Pour Trame et Axema, le problème vient surtout d’une habitude qui n’est pas encore entrée dans les mœurs. En outre, beaucoup de propriétaires de matériels qui vont très peu sur la route ne se sentent pas concernés par cette obligation. Par ailleurs, le nouveau service d’immatriculation en ligne (SIV), déjà utilisé pour les tracteurs et les automoteurs et qui devait être accessible fin 2015 pour les véhicules tractés, a été reporté à 2016, ce qui n’aide pas à prendre de bonnes habitudes. Néanmoins, Axema rappelle que l’immatriculation est de la seule responsabilité du propriétaire de la machine et non du constructeur ou du concessionnaire, même si certains vendeurs proposent ce service.
> Je viens de racheter une ferme et les matériels n’ont pas de barré rouge. Comment puis-je les immatriculer ?

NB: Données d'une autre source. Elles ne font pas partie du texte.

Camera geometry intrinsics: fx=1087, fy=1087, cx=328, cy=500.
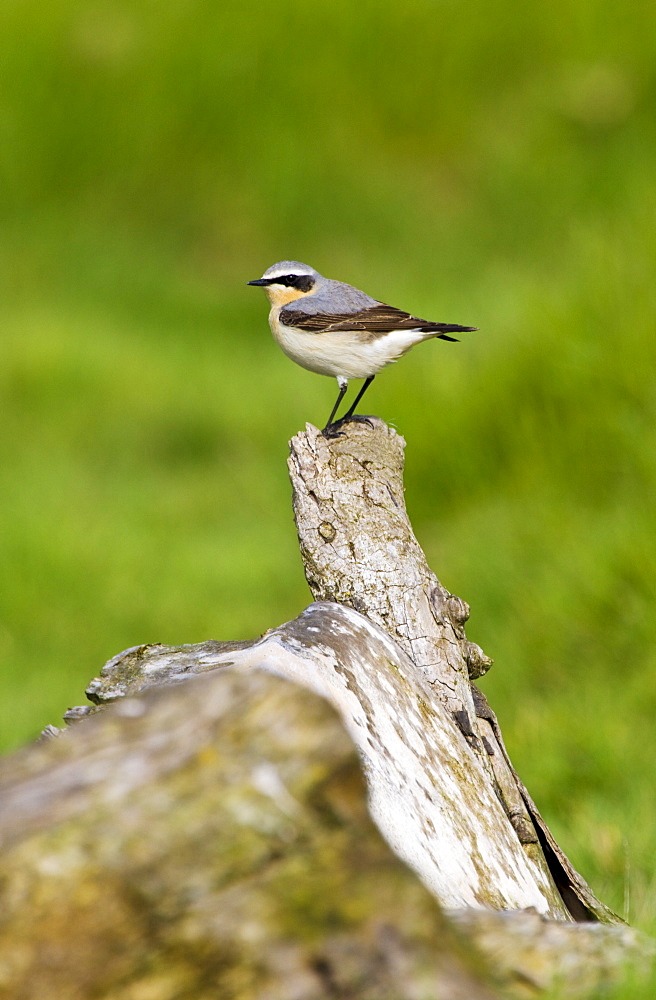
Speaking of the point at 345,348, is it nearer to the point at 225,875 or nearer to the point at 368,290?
the point at 225,875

« C’est un vrai problème auquel nous ne pouvons pas apporter de solution pour le moment, regrette Nassim Hamiti, chargé de mission agroéquipement à Trame. Lorsqu’on rachète un parc de matériels, le vendeur est rarement en mesure de fournir les barrés rouges (certificats de conformité), d’autant que, dans la plupart des cas, ils n’ont jamais existé. Sans ce barré-rouge, il n’est pas possible d’immatriculer le matériel. La seule solution serait de réaliser une réception à titre individuel pour chaque matériel concerné, ce qui techniquement et financièrement n’est pas envisageable à l’échelle d’une exploitation. »
(1) Union des industriels de l’agroéquipement.